Cutlers’ Hall opens to reveal treasures

Cutler's Hall, by Luis Arroyo
Cutler's Hall, by Luis Arroyo
0
Have your say

The Cutlers’ Hall is throwing open its doors to give Sheffield people an insight into the wealth of treasures it contains and the history of the 388 year old Company of Cutlers in Hallamshire.

Master Cutler Pam Liversidge said: “The Cutlers’ Hall is a very important part of the city’s heritage yet there are people who have lived here all their lives and have never visited it.

“Sadly, there are some who do not even know of its existence. Now we hope to change that and encourage everyone to take pride in the history of Sheffield.”

The free open day takes place on Wednesday, February 15, during half term, so that children get a chance to see the Hall and its collections and Cutlers’ Company staff will be on hand to answer any questions.

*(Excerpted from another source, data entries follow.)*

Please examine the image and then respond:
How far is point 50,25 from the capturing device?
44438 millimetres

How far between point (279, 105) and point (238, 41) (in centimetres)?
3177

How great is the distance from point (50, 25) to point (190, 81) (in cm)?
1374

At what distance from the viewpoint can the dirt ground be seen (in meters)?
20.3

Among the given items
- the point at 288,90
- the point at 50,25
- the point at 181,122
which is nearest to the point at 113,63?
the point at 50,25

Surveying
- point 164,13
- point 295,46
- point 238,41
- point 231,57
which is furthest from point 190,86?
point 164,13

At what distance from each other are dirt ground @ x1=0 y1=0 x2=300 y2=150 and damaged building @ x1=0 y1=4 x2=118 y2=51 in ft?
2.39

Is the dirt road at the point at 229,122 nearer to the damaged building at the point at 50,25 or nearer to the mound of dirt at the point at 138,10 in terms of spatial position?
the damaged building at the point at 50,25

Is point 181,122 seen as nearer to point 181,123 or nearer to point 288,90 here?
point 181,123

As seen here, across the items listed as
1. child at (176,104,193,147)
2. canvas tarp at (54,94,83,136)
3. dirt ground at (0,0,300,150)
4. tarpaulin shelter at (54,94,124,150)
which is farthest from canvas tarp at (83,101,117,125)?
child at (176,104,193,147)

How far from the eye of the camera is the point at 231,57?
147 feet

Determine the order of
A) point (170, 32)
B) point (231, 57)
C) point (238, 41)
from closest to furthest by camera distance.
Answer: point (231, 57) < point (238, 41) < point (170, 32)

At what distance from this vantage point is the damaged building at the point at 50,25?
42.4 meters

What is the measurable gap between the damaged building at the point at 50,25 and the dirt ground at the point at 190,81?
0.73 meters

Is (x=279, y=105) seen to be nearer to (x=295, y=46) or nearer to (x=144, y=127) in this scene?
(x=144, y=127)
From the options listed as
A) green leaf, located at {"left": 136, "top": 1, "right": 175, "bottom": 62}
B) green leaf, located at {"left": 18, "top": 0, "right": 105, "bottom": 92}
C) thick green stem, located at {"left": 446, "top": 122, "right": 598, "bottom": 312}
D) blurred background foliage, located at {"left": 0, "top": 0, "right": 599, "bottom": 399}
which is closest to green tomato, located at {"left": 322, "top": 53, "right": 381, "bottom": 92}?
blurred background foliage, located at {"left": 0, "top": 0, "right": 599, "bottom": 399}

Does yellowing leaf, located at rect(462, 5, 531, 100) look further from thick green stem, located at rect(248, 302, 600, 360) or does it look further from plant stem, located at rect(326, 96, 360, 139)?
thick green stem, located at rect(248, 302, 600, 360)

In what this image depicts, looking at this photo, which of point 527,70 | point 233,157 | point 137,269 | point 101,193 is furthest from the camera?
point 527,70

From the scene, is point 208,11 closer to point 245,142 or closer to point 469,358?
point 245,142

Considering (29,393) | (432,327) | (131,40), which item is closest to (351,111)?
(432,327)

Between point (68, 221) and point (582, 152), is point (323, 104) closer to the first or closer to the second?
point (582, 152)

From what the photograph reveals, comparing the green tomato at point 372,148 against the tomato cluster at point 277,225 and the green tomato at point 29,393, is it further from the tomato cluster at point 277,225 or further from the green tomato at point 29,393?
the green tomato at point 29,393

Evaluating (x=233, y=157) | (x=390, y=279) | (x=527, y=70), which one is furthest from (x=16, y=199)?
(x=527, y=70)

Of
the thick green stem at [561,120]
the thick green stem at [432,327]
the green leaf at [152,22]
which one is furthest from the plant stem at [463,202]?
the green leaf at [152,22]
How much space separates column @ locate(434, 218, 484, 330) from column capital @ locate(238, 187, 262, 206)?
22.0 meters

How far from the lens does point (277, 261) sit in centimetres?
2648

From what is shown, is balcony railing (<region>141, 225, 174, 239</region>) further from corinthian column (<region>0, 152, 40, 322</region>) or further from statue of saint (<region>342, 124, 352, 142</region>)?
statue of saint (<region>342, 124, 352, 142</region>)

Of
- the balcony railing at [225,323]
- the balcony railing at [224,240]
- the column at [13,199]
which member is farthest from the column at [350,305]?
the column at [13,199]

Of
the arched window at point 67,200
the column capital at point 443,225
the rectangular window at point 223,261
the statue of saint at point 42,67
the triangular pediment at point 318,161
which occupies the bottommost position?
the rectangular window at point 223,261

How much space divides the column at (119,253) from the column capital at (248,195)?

The Company, which was established by an Act of Parliament in 1624 to oversee the production of cutlery in the area and these days acts as a spokesman for the region’s manufacturing industries, is also arranging for wheelchair access and setting up a temporary café to provide refreshments on the day.

There has been a Cutlers’ Hall on the present site since 1638. The current Hall was built in 1832 at a total cost of £8,066 and was then extended in the 1880s.

It has long been used for events and activities. Many people living in South Yorkshire today have attended lunches, dinners and dances there as well as business meetings and may even have sat exams there at one stage of their career, but this is the first Heritage Day. Features include panelling and lighting from Titanic’s sister ship, the Olympic, an overmantel, table and chests in the Master’s room that date from the 17th century and a silver collection of some 900 items to which a new piece, hallmarked in Sheffield is added every year. Some of this silver can be viewed in the Muniment room, which also houses the Norfolk Knife - a work of art designed to display the cutlers’ skills that was made for the Great Exhibition of 1851 and examples of the first stainless steel cutlery ever made, after Harry Brearley discovered how to produce the material.